Using an oiled spatula or dough scraper, scrape dough onto a floured counter and press down on it gently to form a rectangle. It will be full of air and resilient. Try to maintain as many air bubbles as possible. Pull out and fold the dough over from all four sides into a tight package and set ii back in the container. Again oil the surface, cover and allow to rise 1-2 hours until doubled.

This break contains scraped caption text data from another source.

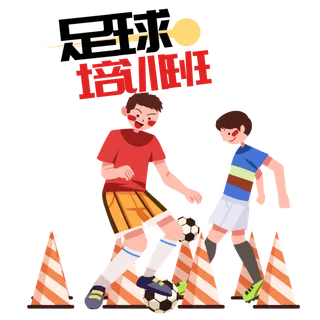 少儿培训班足球培训人物和足球插画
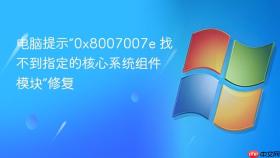 电脑提示“0x8007007e 找不到指定的核心系统组件模块”修复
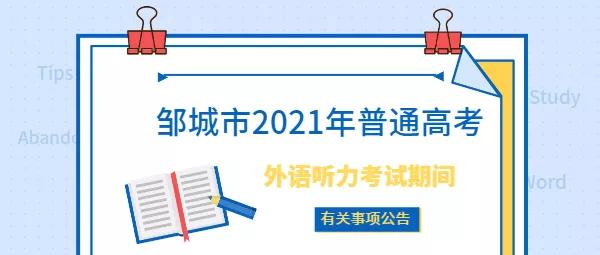 邹城市人口总共有多少_邹城市地图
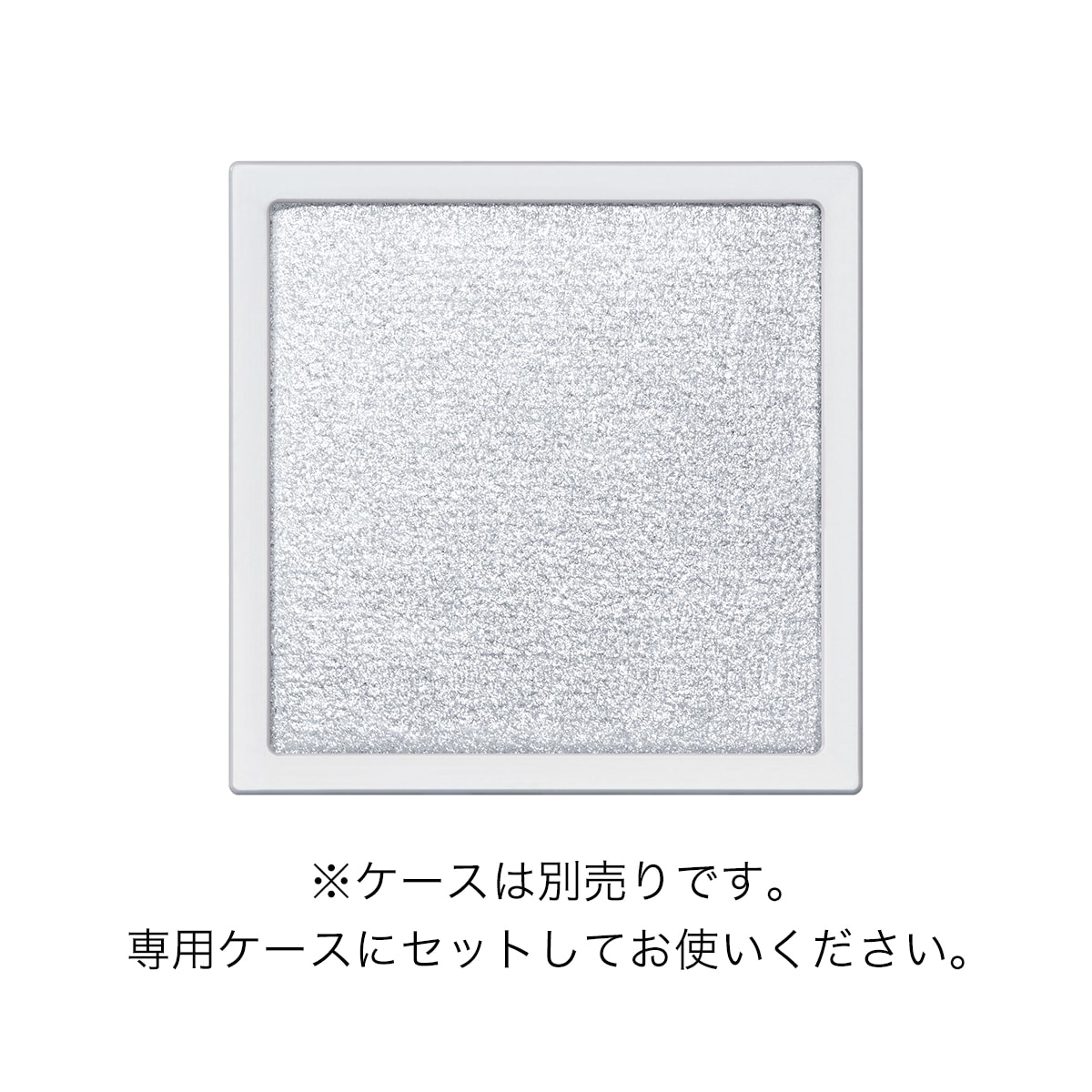 アディクション　ザ シングル アイシャドウ パール (Summer 2026)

Shape Dough and Let it Rise:
Turn the dough out onto a lightly floured counter and cut it in half. Shape each piece into a loaf begin by gently pressing the dough into a wide rectangle; the exact size is not important at this point. (A long side of the dough should be facing toward you). Dimple the dough with your fingertips to deflate any large bubbles. Fold over the right side of the dough to a little past the center. Fold over the left side of the dough to overlap it slightly. Press the center overlap section with the side of your hand to seal the dough. Starting at the top end of the dough, roll it over three or four times, until it reaches the bottom edge of the dough: with each roll, press with your thumbs to seal it and at the same time push it away from you slightly to tighten the outer skin. As you roll and press, the dough will become wider. If it is not as long as the pan, place both hands close together on top of the dough and, rolling back and forth, gradually work your way toward the ends, gently stretching the dough. For the most even shape, it is important to keep a tight skin on the surface of the dough and not to tear it. If you want the edges of the loaf to be smooth, tuck the sides under.
Place the loaves in the prepared loaf pans; the dough will be about 1/2-inch from the top of the pans. Cover them with a large container, or cover them loosely with oiled plastic wrap, and allow to rise until the center is about 1 inch above the sides of the pan, 1 1/2 to 2 hours. When the dough is pressed with a fingertip, the depression will very slowly fill in.
Preheat to 350 degrees 45 minutes before baking. Before preheating, have an oven shelf at the lowest level and place a baking stone or a baking sheet on it, and a cast-iron skillet or sheet pan on the floor of the oven.
Bake The Bread:
Quickly but gently set the pans on the hot baking stone or hot baking sheet. Toss 1/2 cup of ice cubes into the pan beneath and immediately shut the door. Bake for 50 minutes or until medium golden brown and a skewer inserted in the middle comes out clean (an instant-read thermometer inserted into the center will read about 210 degrees). Halfway through baking, turn the pans around for even baking.
Remove from oven and let cool on a wire rack.
*If you don't have dry milk here's what you do. Leave the dry milk out of the flour mixture and dough section and in the sponge section replace the scant 1 3/4 cup of water with 1 cup scalded milk (cooled) and 3/4 of water.
I made a few mistakes and my bread turned out well. I misread the dry milk/water/scalded milk directions. I easily fixed it by adding more flour and I know that's why my bread had a different texture and crumb. Oh well, there's always next time.
By the way... I hate golf, all things Kenny G and Enya, suv's and cookie cutter houses are a huge pet peeve of mine. I could care less about my lawn (sorta). Bath and Body works makes you smell like a fruit bowl. Don't like wine, rarely drink coffee, my politics lean left, and while golden retrievers are cute... I like ugly dogs. So I guess you can call me pseudo-white bread. You know that white bread fortified with wheat, you know the bread that's suppose to ease your guilt of feeding your kids something bad. That's me. Just call me Pseudo White Bread.